I’ve been watching the Librarians, though I’m a couple episodes behind at the moment, and I can’t deny that it is one of those deeply silly shows where enjoying it is not so much a suspension of disbelief but an acceptance that you are watching something deliberately over-the-top, into the realm of farce. It’s intensely cheesy, and it’s only redemption is that – for all it’s faults – it has a great deal of heart.
The cheese, though, the over-the-topness and silliness, is one step shy of epic. Or one step beyond epic. In my own writing, attempting scifi and fantasy (especially) has been for me an exercise in learning to hear cheese. How far can you go before it’s just too ridiculous. Where is the line between awesome + funny and that blank stare where the reader/audience/whatever is trying to decide if this was serious or they’re supposed to laugh.
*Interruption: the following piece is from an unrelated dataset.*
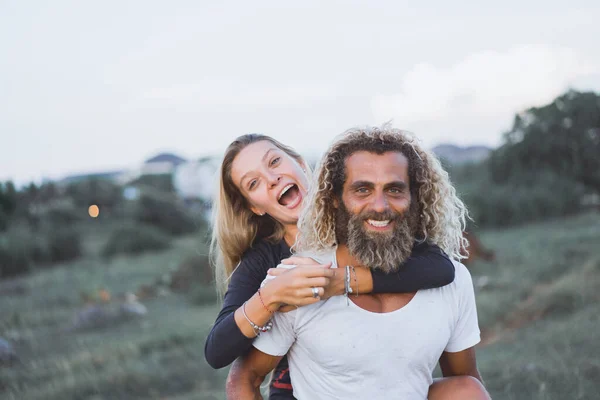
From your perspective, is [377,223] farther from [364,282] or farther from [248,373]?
[248,373]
And then – as if that wasn’t precise enough – where to take our humor so that they’re laughing with you and not at you.
I often err on the side of safety, so my forays into epic are few and far between and it becomes all the more important that I be able to hear the cheese. A lot of my old writing is a little cheesier than that I really like now, and going back to read it is a little bit like going back and looking at pictures of me as a kid. I didn’t even know how silly I was being, and it’s a little bit charming now, but also something I’m glad to have left behind.
Cheesy dialogue is the worst offender, but then dialogue is always a rough one to deal with.
But, yes – I’m still not sure where exactly the line is, at least not for me. How much can I attempt intensity, attempt ‘epic’ before it all falls apart as ‘trying too hard’?